54 出店巡りのお誘い
わたくしが定期的に開催している刺繍の会は本日で5回目となった。以前の反省を活かして、今回は最初から梨紅様と万姫様にもお誘いの文を出した。煌月殿下に頼まれている香麗様の件は進まないことになるけれど、いずれ2人になれる日もやって来ると思うので、わたくしはタイミングを待つことにした。
万姫様は夏の宴で新たな催しを行うこともあり、今回も欠席されるとのことで、前回と同様に香麗様と梨紅様とご一緒している。
「そう言えば、雪花様も最近は雪欄様のところへ頻繁に通われてるそうですねぇ? 一体、どんなお話をされてはるんですか?」
針と生地を手に、黙々と作業をしながら梨紅様が中々痛いところを突いてこられる。けれど、お話する訳にはいかない。それは、こちらの手の内をひけらかすようなものだからだ。それに雪欄様のご懐妊は勿論のこと、冬の宴で何か新たな催しを考えていることは絶対に伏せておく必要がある。
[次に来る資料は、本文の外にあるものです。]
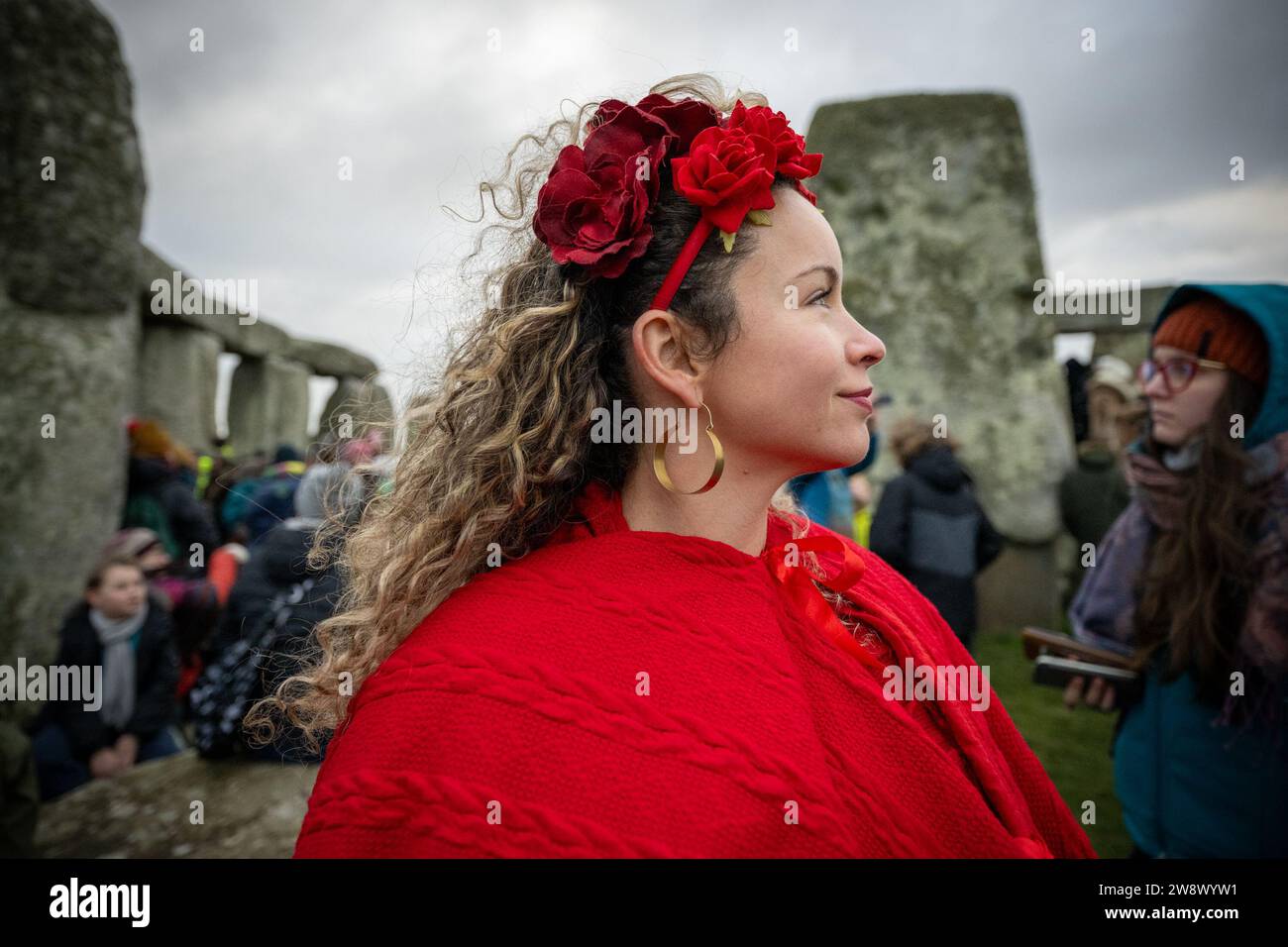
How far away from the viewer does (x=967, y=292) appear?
7.49 meters

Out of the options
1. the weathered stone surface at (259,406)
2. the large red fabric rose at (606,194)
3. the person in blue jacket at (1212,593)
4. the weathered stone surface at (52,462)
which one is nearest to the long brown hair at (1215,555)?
the person in blue jacket at (1212,593)

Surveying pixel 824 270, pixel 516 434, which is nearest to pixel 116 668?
pixel 516 434

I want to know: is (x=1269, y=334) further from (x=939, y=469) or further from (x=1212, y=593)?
(x=939, y=469)

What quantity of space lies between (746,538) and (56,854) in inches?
117

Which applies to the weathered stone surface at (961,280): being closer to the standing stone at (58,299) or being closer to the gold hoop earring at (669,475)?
the standing stone at (58,299)

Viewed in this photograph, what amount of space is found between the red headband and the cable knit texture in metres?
0.52

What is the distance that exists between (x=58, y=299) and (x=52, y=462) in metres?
0.95

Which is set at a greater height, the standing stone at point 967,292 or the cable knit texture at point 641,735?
the standing stone at point 967,292

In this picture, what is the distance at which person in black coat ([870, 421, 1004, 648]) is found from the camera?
4.30 meters

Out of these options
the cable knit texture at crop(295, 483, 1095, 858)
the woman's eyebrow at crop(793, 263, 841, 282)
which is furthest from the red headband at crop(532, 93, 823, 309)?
the cable knit texture at crop(295, 483, 1095, 858)

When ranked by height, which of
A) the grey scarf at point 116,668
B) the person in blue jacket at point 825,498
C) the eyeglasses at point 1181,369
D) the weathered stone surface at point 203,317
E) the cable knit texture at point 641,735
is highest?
the weathered stone surface at point 203,317

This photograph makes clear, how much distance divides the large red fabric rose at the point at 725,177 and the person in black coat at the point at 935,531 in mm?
3237

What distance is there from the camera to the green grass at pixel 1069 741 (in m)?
3.85
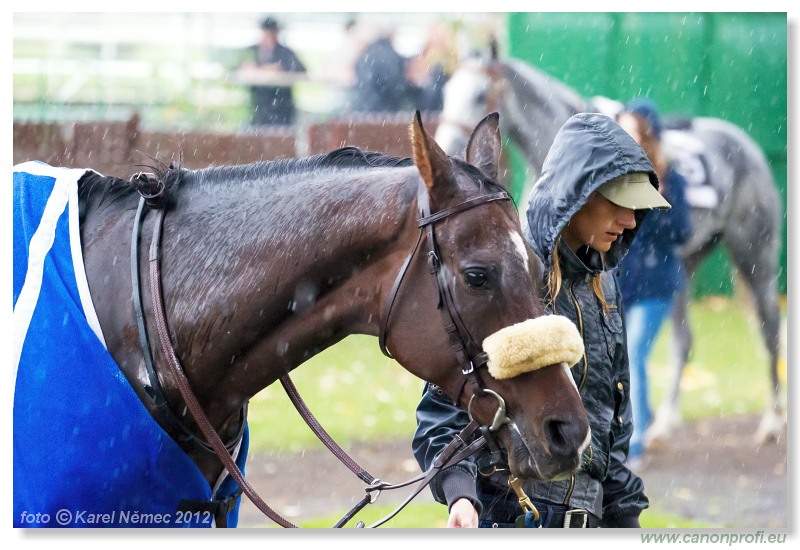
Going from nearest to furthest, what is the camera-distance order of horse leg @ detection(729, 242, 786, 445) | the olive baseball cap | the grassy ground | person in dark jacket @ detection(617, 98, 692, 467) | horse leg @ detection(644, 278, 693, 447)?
the olive baseball cap
person in dark jacket @ detection(617, 98, 692, 467)
the grassy ground
horse leg @ detection(644, 278, 693, 447)
horse leg @ detection(729, 242, 786, 445)

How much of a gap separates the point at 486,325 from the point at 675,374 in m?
4.74

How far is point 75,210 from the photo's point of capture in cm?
238

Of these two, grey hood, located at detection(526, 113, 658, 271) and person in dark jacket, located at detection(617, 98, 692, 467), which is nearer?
grey hood, located at detection(526, 113, 658, 271)

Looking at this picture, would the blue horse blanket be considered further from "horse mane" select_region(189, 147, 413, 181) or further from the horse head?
the horse head

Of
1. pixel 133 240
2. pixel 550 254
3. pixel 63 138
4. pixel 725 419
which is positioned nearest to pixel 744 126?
pixel 725 419

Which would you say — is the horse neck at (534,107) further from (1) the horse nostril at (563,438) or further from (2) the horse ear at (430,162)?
(1) the horse nostril at (563,438)

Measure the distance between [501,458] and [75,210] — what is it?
1.19 metres

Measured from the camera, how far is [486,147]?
7.65 ft

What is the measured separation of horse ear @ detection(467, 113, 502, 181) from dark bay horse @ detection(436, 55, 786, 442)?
11.7ft

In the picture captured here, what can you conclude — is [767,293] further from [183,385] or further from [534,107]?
[183,385]

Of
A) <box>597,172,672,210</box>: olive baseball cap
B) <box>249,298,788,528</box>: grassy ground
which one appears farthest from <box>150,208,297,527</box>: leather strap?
<box>249,298,788,528</box>: grassy ground

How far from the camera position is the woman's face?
247cm

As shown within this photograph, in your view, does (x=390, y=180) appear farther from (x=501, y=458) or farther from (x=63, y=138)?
(x=63, y=138)

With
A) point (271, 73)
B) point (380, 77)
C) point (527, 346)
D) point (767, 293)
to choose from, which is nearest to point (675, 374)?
point (767, 293)
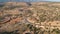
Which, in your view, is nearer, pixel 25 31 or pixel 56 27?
pixel 25 31

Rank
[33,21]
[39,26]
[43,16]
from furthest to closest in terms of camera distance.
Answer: [43,16] → [33,21] → [39,26]

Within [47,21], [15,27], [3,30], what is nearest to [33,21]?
[47,21]

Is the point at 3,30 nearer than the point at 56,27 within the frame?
Yes

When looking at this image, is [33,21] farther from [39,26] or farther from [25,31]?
[25,31]

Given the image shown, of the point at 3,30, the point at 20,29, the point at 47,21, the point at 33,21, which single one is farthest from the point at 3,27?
the point at 47,21

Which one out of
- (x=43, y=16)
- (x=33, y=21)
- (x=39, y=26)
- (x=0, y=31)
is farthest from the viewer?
(x=43, y=16)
「えぇ。少し雪欄様にご相談があったのですが、無事に解決しましたわ」
にこりと笑顔を作ってその場を取り繕う。どれもわたくしの一存で話すわけにはいかない事ばかり。これ以上、深く尋ねられると困るわたくしは内心ハラハラしていた。
「そうですか。それは良かったですねぇ」
にこにこと笑顔で頷く梨紅様。どうやら納得してくださったようだ。
「それにしても、夏の宴で国中から商人を呼ぶなんて凄いですよね! わたくし、今からとっても楽しみです」
「香麗様はお買い物がお好きなんですか?」
「え? あ、それは……そのっ、特別好きとかはないのですよ? 今回は何時も春と秋に開催される小さな出店とは違って、大きな催しですし、国中から集められるということは、珍しい物も見られるかもしれません。何より、故郷のお店も出店するかもしれないと思うと、楽しみなのです」
何時になく言葉を多く語られる香麗様。どこか気恥ずかしそうな彼女の姿に、わたくしと梨紅様は思わず顔を見合わせる。
香麗様は故郷からやって来るかもしれないお店が、よほど楽しみのようですわね。
「では香麗様、出店が並んだらわたくしと一緒に回ってくださいませんか? 香麗様の故郷で売られている物を教えてください」
これは香麗様と2人になれる絶好の機会ですわ! そう思ったわたくしは、ここぞとばかりに願い出た。
「へっ?……あ、構いませんよ」
苦笑いの香麗様。もしかして嫌だったかしら? それとも飛び付きすぎたかしら?
「いややわぁ。雪花様と香麗様お二人だけなんて、わたくしも一緒に回らせてくださいな」
梨紅様のお言葉にハッとする。彼女は刺繍の会の件で、以前わたくしがお誘いしなかったことを気にされていた。
香麗様と2人になれなければあまり意味がないけれど、ここで梨紅様を除け者にするのは後々面倒になるかもしれない。
「では、梨紅様も是非ご一緒に」
わたくしったら、また同じ過ちを繰り返すところでしたわ。
「えぇ。是非3人で回りましょう」
香麗様も頷かれた。けれど、どこかぎこちない笑顔。
もしかして、お一人で回りたかったのかしら? だとしたら、悪いことをしてしまったかも知れませんわね。
それにしても故郷のお店、か……
後宮では欲しい物を取り寄せることが出来る。だが後宮の外に出ることが出来ないわたくしたちは、国で今流行っているものを宮女たちから仕入れなければ、中々知ることが出来ない。つまり、知らなければ欲しい物として取り寄せることが出来ないのだ。そういう意味で故郷や帝都では何が流行っているのか知るいい機会ではある。
冬の宴のヒントもあるかも知れませんわね。
わたくしはそんな風に考えながら、手元の生地を一針ずつ進めていった。